Jozza.net

DotNet HTTP Wrapper for ColdFusion

One of the worst caveats in ColdFusion (and Java for that matter) is lack of support for NTLM authentication over HTTP. Whilst there are numerous libraries out there trying to connect over NTLM (Apache HTTPClient, Samba JCIFS, and Jespa to name a few), none of them do a great job. Or even work half the time, for that matter. Furthermore, even in the most established libraries I feel that NTLM authentication is in there, but untested or limited in functionality.

In my opinion, it's because all these libraries are trying to interface with a platform that is poorly documented by its maker, the all-evil Microsoft Corporation. Though they have released some specification on their platform, obviously it's not enough, as these tools still don't work - at least in the network I work in.

The problem is that we are using a proxy that authenticates using NTLM (Windows based challenge-response) - and nothing else. Whilst it's extremely (unnecessarily?) secure, any attempt to use it to programmatically connect to a website results in a 407. At best, you may be able to connect to some websites, but if the return header is a 301, for example, authentication will fail again. Not nice.

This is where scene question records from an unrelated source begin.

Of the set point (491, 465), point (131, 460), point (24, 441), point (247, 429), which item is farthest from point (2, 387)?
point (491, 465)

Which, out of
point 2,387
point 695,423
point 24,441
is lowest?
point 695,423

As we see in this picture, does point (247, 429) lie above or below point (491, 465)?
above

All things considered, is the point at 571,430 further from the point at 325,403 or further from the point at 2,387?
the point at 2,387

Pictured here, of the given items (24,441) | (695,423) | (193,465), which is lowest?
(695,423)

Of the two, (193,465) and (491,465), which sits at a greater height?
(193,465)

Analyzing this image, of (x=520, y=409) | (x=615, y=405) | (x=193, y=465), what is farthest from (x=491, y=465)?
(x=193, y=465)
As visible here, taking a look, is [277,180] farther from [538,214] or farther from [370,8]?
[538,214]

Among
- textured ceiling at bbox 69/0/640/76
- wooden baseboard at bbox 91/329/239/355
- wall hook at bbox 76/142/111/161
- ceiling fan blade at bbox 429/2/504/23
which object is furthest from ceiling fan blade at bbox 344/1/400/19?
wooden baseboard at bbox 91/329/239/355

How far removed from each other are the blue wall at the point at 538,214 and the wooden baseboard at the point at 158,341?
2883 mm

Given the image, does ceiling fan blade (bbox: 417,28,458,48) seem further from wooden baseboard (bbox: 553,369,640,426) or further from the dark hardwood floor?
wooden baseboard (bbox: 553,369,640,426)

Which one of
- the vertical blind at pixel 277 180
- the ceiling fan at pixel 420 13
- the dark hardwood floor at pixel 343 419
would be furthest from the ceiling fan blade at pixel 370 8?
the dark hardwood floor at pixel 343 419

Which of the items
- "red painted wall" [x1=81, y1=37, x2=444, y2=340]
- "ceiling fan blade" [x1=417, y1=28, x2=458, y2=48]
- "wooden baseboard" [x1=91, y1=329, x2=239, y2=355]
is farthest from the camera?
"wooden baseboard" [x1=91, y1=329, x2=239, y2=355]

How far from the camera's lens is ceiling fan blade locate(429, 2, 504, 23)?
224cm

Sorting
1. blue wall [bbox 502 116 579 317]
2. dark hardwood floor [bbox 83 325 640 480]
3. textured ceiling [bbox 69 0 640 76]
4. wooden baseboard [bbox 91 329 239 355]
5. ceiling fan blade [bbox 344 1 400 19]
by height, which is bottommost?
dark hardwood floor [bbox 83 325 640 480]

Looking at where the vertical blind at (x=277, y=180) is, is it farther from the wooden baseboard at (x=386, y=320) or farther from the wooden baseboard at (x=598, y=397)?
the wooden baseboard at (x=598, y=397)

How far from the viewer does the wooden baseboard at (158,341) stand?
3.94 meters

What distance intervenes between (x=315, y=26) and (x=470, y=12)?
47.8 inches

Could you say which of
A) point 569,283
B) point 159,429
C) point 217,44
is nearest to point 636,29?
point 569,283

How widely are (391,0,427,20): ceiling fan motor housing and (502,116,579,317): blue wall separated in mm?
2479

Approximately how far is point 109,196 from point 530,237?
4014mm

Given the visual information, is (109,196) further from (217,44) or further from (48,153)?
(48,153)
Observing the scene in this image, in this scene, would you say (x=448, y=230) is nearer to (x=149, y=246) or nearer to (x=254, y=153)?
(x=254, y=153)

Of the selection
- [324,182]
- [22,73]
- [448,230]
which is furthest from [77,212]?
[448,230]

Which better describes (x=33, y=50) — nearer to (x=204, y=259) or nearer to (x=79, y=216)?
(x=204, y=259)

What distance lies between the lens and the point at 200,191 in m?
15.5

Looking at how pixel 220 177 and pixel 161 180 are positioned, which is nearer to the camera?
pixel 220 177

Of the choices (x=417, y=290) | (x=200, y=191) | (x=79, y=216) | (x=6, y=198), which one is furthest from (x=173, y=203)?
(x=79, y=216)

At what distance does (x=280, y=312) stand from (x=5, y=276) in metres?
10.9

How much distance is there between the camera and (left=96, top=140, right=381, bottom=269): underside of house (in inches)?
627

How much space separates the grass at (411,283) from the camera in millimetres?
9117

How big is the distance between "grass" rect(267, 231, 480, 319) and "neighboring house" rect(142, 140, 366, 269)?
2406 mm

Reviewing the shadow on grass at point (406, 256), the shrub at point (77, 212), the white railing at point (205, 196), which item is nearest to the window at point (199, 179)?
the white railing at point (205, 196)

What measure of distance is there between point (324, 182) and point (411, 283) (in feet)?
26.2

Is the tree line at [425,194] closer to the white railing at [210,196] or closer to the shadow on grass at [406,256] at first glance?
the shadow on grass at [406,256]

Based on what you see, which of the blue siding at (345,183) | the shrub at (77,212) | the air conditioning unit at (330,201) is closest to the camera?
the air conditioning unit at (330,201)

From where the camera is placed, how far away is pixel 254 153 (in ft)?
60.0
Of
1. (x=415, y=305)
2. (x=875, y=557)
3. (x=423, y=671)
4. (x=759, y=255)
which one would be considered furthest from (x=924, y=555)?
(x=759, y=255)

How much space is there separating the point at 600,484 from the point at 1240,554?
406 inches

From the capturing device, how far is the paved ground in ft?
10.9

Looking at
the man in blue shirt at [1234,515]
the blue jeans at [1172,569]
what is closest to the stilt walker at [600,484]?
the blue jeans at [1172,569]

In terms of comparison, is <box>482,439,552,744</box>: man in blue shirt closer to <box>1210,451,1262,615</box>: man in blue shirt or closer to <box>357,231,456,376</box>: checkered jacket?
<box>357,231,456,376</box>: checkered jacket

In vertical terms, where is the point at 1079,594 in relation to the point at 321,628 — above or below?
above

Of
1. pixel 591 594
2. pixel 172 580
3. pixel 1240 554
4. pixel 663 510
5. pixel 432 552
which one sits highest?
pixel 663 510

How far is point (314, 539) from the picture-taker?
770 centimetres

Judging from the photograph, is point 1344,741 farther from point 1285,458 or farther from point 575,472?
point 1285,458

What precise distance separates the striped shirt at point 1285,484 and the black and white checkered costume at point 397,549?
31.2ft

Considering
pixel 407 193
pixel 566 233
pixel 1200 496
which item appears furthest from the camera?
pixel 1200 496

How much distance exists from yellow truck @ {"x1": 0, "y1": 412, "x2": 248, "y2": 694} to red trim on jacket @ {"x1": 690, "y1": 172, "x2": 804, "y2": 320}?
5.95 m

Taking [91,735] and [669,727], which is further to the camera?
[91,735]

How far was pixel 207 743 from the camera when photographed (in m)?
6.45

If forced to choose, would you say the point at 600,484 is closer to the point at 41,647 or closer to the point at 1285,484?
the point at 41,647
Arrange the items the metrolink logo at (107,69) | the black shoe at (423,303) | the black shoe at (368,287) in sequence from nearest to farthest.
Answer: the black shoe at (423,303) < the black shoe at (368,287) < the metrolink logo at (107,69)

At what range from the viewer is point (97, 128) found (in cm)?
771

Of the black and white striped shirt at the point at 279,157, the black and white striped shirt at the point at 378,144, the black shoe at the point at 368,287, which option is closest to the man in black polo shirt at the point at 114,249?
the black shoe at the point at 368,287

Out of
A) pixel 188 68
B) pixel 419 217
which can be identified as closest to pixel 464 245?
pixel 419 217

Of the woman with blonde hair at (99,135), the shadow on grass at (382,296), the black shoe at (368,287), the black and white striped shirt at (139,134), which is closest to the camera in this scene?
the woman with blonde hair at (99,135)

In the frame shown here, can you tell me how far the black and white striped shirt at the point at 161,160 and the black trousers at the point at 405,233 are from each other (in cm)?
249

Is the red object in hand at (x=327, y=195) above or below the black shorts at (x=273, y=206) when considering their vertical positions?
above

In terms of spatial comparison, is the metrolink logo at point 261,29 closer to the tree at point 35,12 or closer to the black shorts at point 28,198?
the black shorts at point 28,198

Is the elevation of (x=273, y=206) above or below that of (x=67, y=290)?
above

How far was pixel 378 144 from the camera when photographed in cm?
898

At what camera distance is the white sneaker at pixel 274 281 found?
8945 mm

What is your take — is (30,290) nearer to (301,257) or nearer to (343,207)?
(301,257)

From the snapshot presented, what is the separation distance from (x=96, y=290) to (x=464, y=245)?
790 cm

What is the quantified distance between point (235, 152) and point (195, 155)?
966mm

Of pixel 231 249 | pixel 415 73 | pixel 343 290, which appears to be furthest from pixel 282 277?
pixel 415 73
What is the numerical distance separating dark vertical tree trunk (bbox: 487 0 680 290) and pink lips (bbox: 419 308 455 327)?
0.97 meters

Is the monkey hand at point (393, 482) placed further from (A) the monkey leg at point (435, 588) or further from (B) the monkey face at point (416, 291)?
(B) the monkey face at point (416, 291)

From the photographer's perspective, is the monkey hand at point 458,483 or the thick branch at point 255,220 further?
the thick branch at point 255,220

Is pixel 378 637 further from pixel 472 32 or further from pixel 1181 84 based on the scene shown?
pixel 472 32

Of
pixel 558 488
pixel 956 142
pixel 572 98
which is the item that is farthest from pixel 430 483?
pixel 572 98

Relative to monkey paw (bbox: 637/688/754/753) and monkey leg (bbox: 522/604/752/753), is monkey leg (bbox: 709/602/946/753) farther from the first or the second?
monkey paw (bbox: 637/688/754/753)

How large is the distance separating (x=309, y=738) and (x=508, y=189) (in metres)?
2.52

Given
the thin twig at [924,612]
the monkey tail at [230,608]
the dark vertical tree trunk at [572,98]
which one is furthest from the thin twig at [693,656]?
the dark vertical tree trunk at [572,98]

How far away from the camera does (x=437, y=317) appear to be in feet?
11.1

So, what I have done is written a wrapper that will interface with ColdFusion via the DotNet Gateway in ColdFusion 8 and upwards. It allows authentication to occur natively in a windows environment using .net libraries - So NTLM works, both for Proxy and target server requests. I know it's not a common requirement, but I hope it helps someone out there.

To implement this code, you will need to:

  • Have the .Net Framework (3.5 or above) installed on your machine.
  • Have the .Net Integration Service installed on your machine
  • Download the zip file and extract to a folder within your custom tags search path.
  • Call the <cf_dotnethttp> tag. The attributes are as follows:
    • URL - the URL to fetch, required
    • Result - the variable to fill with the resultant HTML, required
    • ProxyServer - the name of the server to use as proxy, optional
    • ProxyPort - the server port, optional, default is 80
    • ProxyDomain - domain for proxy authentication, optional
    • ProxyUsername - username for proxy (do not include domain), optional
    • ProxyPassword - password for proxy, optional
    • AuthDomain - domain for authentication, optional
    • Username - username, optional
    • Password - password, optional


Note that there is no request timeout, this is because there is no facility for setting the timeout in the .net WebClient object, which is what I am using to connect.

Currently, the tag only returns HTML Data. I deem this sufficient but I am sure many of you dont. Inspect the WebClientWrapper object and you will also find the following methods:

  • GetResponseStatus(objResponse*) - returns a struct containing headers returned from the browser
  • getResponseStatus(objResponse*) - returns a string containing the numeric statuscode following by a space and the status description

*objResponse is the object returned from getResponse(strURL)

Limitations

Only does get requests. Post requests could be done down the track, but for now I'm sticking with get requests only.

Issues

You may find that the first request will time out, then the following requests are very fast. This only happens once - when the DLL is instantiated. After that, the problem disappears. Restart your machine, restart the DotNet service and there will be no delay. I think this is due to the service creating proxy objects for the wrapper to communicate with ColdFusion.